The smell was horrible.
I could barely even think with the scent of what was outside of the base. There were dozens of rotting corpses right outside of the entrance to the lab, and it made the preparations all the worse.
I had some yayo, a good breakfast, and about all of my mechanoids ready to fill up all of the necessary materials for the final expedition.
I knew that I never went out of my way to get all of the legendary relics of my ideoligion, but there wasn't that much point anyways. In the end, they're going to be forgotten, or used by some lucky bastard that's out and about in this RimWorld.
The hatred that I felt for the factions that lived here amongst the wastes was slowly dissipating, all thanks to the psychic emanator that I kept in my throne room.
(It's time.)
I spoke to nobody in particular. I grabbed all of the necessary things that I intended to bring along with me. Enough food to last me the entire journey, and back, if need be. I know I'll never see this place again.
I had all of the mechanoids that weren't named slowly but surely lose their connection to me, as I felt the bandwidth usage slowly but surely lessening it's burden on me.
The role of a mechanitor is to continue the creation of mechs, allowing them to have the necessary guide and leadership to continue their "hive", with the mechanitor themselves as the "queen".
There were about thirty or so wastepack atomizers that I keep to ensure that I wouldn't be polluting my base to high heaven. It's not that I care for the environment, I just think that it would be a waste for me to have to consistently send my cleansweepers to remove all of the pollution from the region.
Hell, I never even touched the genetics lab that I made past the neurocharger room. I wanted some good germline or xenogenes to make myself the perfect type of being, by my standards, but in the end I never got the necessary possibilities given to me.
I looked at everything, and knew that this was it. I watched all of the lifters, which I disconnected last, haul over the last the necessary resources, and proceeded to climb into my own pod launcher.
I set the coordinates down to a specific site on the world, pushing the fuel of the launcher to it's absolute maximum, knowing that that rest of this journey needs to be done on foot instead.
I didn't have any good saddle-worthy livestock, but the thought coutns, at the very least. One last glance at all that I've done, and I had all of the pods begin their launch.
I heard the fuel burn outside of the pod as I felt the G's set it faster than I'd like it to have been.
This was the first step in a long travel to the Archonexus. The first step to ascension.
{And the first step to me finally finding the peace that I've so desperately yearned for, all of this time.)
First, minutes passed, then half-hours, and then around after five hours of flight, I felt the effects of gravity finally come back over. The fuel was gone, and the glide time was about to run out.
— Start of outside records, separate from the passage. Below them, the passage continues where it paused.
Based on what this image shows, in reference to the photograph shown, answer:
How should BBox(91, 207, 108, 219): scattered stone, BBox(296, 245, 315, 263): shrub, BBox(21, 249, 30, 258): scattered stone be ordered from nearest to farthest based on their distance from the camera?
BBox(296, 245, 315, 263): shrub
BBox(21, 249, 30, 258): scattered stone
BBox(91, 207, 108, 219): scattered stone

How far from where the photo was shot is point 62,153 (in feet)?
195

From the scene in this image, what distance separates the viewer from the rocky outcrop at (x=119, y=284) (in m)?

The pods were always safe whenever they landed, since they had a natural protective feature to ensure the safety of the cargo over the actual integrity of the pod.
It was an odd concept, but it took a minute for regular people to finally understand what that meant. I felt the impact a bit as the pod rattled and subsequently broke apart.
I looked around and saw that all of the other named mechanoids were with me, walking around and past since I left their respective groups into work mode. I decided to make them part of my personal group, so I slotted them all into group 5.
I never used that group yet, intending to use it to make sure that all of my mechs weren't going to be painfully cluttered, but it was still a pain.
I gave them the order to guard me as I picked up whatever materials me and Sunkiss could keep with us. I had a couple muffalos as well, slinging all of the necessities on their backs as I knew that they were the perfect type of creatures to handle that sort of stress.
Looking at my personal map connected to my new prestige cataphract helmet, I had the entire journey all plotted out even before I left.
Anybody and everybody needed that sort of thought process when it comes to actual life-changing experiences. I made sure to keep that for myself, as I begun the trek.
The actual trek was slower than expected, but thanks to all of the high quality materials that I had my fabricors make into my current clothing and armor, things were going smoothly. Little to no problems left for me to handle.
Thrumbofur was one of the best materials for clothing, and possibly the best possible sandbag that you could make. Unfortunately it did burn, but it still had astounding heat resistance, something about leaving the fur out into the elements causing the protective oils on it to rub away faster, leading to higher deterioration.
I don't really know about that, but whenever I tried to light a sandbag made out of it, it never really burnt. Well, it did burn, so I would say it's a good second in comparison to devilstrand.
I looked out into the temperate forest, seeing that there wasn't anything particularly dangerous around here, and decided that this would be the first stop for the day.
There would be eight more days of nigh endless travel in front of us, and I intended to make the most of it before I stood before the archotechs.
I looked up at the night sky, taking in the beauty of what was once the greatest comfort that I could have gotten in my youth, and remembered that all of the threats back in my homeworld made the exact sight the most harrowing thing to notice.
The very sky that was filled with stars, twinkling and burning as chemistry intended, made me feel a hatred that I never knew that I could feel.
I never knew that I'd be forced to return to those times.